▶ _Short exercise 1_
Please count the lines in the listing below that contain the word "between" and reply with the number only.

▶ _Given text_
※ ※ ※
The high-pressure water can be jetted in the atmosphere. The substrate stand 10 is preferably provided with a splash preventing cover or a recovery sink for the high-pressured water. Neither vacuum equipment nor sealed chamber is necessary. However, if alcohol or the like whose flash point is low is dissolved in the aqueous solution, an anti-blast unit should be provided.

The oxide film will be deposited on the silicon wafer 20 by the substrate treating unit as will be described hereinafter.

Any kinds of substrates may be used so long as they are provided with metal layers or semiconductor layers onto which the oxide film can be deposited.

First of all, the substrate has its surface cleaned using the deionized water, and is fixedly placed on the substrate stand 10 as shown in FIG. 2. Further, the substrate may be cleaned on the substrate stand 10 as will be described later.

Positions of the nozzle 40 and the substrate are adjusted, so that a position where the oxide film should be deposited is determined. Then, the high-pressure water is substantially vertically jetted onto the silicon wafer 20.

The pressure of the high-pressure water at a nozzle outlet is approximately 5 MPa or higher, preferably 10 MPa to 50 MPa, and more preferably 20 MPa to 30 MPa.

A temperature of the high-pressure water is adjusted by the heater 70. The high-pressure water is adjustable between a room temperature and 100° C., but is preferably 40° C. or higher in order to improve the film depositing rate and the quality of the oxide film. However, the high-pressure water is preferably 60° C. or lower in order to prevent evaporation thereof.

The high-pressure water is jetted while the silicon wafer 20 is rotated or is two-dimensionally moved. In this state, the nozzle 40 is relatively moved on the silicon wafer 20 at the relative moving rate of 1 mm/sec to 10 mm/sec, and preferably 5 mm/sec.

An oxide film is deposited on the silicon wafer 20. The oxide film has a very low interface rate and a good quality compared with an oxide film which is deposited by the plasma CVD method using charged particles.

Thickness of the oxide film is adjustable depending upon the pressure and temperature of the high-pressure water, relative speed of the nozzle 40, and period of time of jetting the high-pressure water. The oxide film is 5 nm or more thick, and is applicable to a variety of semiconductor devices.

When a conductive film is formed on the foregoing oxide film, MOS will be accomplished. The oxide film manufacturing method is applicable to diodes or transistors of a variety of semiconductor devices. Further, the oxide film is applicable to a gate oxide film of a MOS transistor. Such a MOS transistor has low power consumption because of a low threshold voltage and a low leakage current. Since the oxide film can be deposited at a low temperature, the foregoing method is effective in depositing oxide films not only on silicon substrates but also on glass substrates and on resin sheets.

EXAMPLES

The oxide films have been manufactured by the method of the present invention, and are compared with oxide films manufactured by a method of the related art. Their qualities have been evaluated.
※ ※ ※
▶ _Extracted information_
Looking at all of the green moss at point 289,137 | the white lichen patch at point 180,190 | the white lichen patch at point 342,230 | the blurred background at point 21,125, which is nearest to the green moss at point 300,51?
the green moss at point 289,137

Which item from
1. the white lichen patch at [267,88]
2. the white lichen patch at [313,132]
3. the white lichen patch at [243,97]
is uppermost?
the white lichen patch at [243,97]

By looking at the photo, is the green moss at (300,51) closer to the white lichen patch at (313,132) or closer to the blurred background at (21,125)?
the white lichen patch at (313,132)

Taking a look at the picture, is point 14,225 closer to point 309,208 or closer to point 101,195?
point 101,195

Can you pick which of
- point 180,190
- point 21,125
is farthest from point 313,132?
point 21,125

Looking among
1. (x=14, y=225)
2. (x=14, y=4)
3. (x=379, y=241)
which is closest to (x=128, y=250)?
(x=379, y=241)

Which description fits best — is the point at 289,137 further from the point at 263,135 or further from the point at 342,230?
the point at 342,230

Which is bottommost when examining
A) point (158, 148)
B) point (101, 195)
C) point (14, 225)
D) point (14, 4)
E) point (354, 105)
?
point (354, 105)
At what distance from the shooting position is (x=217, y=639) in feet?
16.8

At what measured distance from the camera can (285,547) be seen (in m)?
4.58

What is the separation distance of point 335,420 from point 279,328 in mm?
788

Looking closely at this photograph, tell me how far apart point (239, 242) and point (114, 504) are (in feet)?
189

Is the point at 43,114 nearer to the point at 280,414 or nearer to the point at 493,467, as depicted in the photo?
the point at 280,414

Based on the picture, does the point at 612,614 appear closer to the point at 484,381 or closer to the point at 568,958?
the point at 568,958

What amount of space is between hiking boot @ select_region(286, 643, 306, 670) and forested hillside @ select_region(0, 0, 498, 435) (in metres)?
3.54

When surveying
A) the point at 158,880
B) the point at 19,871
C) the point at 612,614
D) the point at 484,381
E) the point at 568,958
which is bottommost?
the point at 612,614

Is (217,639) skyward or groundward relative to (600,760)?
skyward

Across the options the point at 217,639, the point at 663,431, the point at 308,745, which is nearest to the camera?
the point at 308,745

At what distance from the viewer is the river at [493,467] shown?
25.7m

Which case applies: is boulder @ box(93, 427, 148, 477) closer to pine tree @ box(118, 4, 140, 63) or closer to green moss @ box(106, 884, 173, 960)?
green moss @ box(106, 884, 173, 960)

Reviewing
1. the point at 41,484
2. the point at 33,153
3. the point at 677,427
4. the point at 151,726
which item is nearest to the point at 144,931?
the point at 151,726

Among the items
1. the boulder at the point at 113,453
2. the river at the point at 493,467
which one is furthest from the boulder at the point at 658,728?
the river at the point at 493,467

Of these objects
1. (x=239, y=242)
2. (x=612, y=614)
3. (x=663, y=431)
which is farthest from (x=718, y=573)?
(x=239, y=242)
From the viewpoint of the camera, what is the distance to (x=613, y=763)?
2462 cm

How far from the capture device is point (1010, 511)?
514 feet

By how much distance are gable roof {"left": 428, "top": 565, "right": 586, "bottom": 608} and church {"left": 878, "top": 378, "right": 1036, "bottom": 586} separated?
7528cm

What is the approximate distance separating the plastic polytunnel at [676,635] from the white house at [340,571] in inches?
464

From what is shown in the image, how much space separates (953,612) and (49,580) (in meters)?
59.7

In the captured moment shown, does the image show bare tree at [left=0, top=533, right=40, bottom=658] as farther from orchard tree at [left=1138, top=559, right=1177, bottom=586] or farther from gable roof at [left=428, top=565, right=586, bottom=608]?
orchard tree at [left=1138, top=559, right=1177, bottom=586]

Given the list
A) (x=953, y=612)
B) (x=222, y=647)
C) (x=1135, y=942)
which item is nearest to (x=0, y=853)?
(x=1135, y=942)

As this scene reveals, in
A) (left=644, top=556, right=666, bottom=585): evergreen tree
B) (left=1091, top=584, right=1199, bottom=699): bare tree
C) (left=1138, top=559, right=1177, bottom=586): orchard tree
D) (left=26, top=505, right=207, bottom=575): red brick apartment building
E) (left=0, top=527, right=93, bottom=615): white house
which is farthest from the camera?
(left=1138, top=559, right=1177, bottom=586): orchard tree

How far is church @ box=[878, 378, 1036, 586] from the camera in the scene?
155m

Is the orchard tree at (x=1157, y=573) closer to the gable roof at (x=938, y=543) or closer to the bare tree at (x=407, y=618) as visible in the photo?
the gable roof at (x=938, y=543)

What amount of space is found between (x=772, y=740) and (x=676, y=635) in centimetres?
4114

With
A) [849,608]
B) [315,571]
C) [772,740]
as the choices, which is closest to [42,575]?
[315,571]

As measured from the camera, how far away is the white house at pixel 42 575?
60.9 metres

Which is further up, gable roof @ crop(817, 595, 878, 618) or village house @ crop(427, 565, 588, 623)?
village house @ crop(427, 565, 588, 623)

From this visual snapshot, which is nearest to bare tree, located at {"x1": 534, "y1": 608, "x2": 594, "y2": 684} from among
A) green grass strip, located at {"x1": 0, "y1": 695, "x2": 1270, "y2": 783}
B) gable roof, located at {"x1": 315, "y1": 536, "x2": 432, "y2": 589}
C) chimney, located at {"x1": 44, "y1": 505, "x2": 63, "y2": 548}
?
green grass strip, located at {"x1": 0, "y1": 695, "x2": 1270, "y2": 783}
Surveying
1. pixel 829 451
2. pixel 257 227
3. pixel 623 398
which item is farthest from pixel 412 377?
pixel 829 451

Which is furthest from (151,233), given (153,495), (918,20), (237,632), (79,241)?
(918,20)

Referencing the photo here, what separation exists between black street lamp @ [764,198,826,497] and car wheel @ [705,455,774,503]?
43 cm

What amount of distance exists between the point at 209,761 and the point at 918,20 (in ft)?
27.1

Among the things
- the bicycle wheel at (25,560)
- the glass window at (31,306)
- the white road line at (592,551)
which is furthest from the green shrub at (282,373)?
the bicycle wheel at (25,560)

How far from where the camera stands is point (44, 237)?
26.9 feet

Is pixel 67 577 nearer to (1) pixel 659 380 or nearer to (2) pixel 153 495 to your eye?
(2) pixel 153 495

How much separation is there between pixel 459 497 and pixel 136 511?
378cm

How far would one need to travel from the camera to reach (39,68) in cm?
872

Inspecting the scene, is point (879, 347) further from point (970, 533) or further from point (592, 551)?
※ ※ ※
▶ _Short exercise 2_
In the oxide film text above, what is the more preferable pressure range for the high-pressure water at the nozzle outlet?

▶ _Response 1_
5

▶ _Response 2_
20 MPa to 30 MPa